STATED TASK: Please swap "separation" for "gap" in the lines starting with the one containing "Of pixel 66" and going on through the final line, leaving everything else as it stands. Return only those lines.

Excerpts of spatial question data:

- - - - -

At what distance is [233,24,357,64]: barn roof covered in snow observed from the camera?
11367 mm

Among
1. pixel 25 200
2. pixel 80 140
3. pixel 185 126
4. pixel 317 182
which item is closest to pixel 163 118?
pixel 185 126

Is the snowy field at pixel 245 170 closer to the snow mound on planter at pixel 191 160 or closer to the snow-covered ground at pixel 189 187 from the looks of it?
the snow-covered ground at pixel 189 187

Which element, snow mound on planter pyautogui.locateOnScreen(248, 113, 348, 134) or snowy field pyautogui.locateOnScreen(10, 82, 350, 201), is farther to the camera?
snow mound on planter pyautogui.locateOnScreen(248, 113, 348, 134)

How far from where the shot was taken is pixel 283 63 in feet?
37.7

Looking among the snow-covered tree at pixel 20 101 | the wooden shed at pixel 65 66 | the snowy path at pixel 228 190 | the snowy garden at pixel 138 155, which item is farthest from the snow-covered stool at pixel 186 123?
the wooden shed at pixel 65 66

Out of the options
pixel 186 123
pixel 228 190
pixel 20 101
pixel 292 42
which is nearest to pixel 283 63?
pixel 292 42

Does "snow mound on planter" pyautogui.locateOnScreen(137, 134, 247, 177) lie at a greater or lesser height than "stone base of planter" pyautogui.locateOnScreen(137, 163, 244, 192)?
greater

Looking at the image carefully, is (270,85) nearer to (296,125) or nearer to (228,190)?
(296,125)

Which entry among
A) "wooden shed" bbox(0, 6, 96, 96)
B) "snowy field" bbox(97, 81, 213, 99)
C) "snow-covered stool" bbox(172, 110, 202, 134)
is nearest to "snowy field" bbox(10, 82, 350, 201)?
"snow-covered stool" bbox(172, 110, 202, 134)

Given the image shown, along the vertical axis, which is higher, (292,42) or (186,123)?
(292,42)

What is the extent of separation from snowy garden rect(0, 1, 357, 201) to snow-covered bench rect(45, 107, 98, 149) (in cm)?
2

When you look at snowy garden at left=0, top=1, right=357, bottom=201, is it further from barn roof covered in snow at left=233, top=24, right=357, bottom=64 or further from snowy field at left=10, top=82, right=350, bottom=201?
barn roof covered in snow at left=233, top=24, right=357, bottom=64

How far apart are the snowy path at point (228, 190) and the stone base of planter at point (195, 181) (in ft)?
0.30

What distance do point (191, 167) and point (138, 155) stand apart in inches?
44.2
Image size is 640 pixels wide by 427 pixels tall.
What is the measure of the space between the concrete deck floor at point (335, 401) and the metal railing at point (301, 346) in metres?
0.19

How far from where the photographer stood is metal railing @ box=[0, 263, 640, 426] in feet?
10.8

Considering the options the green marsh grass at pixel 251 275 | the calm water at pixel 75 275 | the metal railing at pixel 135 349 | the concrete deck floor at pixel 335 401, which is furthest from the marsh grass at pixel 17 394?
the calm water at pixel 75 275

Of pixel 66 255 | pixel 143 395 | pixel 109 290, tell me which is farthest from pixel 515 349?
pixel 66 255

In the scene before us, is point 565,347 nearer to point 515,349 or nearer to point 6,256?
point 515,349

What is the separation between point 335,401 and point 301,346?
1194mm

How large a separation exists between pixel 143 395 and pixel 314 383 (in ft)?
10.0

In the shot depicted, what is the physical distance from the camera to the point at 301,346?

- - - - -

RESPONSE TO THIS TASK:
Of pixel 66 255 | pixel 143 395 | pixel 109 290, tell me which is farthest from pixel 515 349?
pixel 66 255

In the scene before us, is point 565,347 nearer to point 515,349 or nearer to point 6,256?
point 515,349

What is the gap between point 335,401 and point 301,346?
1194mm

How large a gap exists between pixel 143 395 and pixel 314 383 (in ft)?
10.0

In the shot depicted, what is the physical distance from the camera to the point at 301,346?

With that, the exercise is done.